The earliest sacred places of the Jews were evidently sacred stones, or stone circles, succeeded in time by temples. These early rude stones, emblems of the Creator, were erected by the Israelites, which in no way differed from the erections of the Gentiles. It will be found that the Jews to commemorate a great victory, or to bear witness of the Lord, were all signified by stones: thus, Joshua erected a stone to bear witness; Jacob put up a stone to make a place sacred; Abel set up the same for a place of worship; Samuel erected a stone as a boundary, which was to be the token of an agreement made in the name of God. Even Maundrel in his travels names several that he saw in Palestine. It is curious that where a pillar was erected there, sometime after, a temple was put up in the same manner that the Round Towers of Ireland were,—always near a church, but never formed part of it. We find many instances in the Scriptures of the erection of a number of stones among the early Israelites, which would lead us to conclude that it was not at all unlikely that the early places of worship among them, were similar to the temples found in various parts of Great Britain and Ireland. It is written in Exodus xxiv. 4, that Moses rose up early in the morning, and builded an altar under the hill, and twelve pillars, according to the twelve tribes of Israel, were erected. It is also given out that when the children of Israel should pass over the Jordan, unto the land which the Lord giveth them, they should set up great stones, and plaster them with plaster, and also the words of the law were to be written thereon. In many other places stones were ordered to be set up in the name of the Lord, and repeated instances are given that the stones should be twelve in number and unhewn.

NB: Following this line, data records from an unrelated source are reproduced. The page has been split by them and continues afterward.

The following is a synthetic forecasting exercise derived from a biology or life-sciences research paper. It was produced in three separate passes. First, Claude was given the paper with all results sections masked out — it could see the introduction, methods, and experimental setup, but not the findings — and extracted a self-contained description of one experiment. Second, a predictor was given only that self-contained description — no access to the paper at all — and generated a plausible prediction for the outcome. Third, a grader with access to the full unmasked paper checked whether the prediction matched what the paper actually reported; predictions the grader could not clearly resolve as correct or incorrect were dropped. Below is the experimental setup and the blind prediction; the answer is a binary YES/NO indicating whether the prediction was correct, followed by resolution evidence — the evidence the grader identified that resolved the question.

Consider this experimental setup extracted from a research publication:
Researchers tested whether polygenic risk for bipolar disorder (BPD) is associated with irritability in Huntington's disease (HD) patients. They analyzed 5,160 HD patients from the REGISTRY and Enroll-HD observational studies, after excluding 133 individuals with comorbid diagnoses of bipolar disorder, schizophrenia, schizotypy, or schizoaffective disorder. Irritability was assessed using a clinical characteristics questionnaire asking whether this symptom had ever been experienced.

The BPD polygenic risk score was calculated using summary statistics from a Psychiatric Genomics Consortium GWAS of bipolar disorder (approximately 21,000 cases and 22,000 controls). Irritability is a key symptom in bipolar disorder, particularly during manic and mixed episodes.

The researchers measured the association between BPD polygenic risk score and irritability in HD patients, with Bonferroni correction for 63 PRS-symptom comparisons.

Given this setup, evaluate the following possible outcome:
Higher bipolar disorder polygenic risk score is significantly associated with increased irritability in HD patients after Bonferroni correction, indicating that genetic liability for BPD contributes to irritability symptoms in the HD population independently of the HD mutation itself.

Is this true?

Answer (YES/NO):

Stone temples seem to have been erected in all countries of the world, and even in America, where, among the early American races are to be found customs, superstitions, and religious objects of veneration, similar to the Phœnicians. An American writer says:—“There is sufficient evidence that the religious customs of the Mexicans, Peruvians and other American races, are nearly identical with those of the ancient Phœnicians.... We moreover discover that many of their religious terms have, etymologically, the same origin.” Payne Knight, in his Worship of Priapus, devotes much of his work to show that the temples erected at Stonehenge and other places, were of a Phœnician origin, which was simply a temple of the god Bacchus.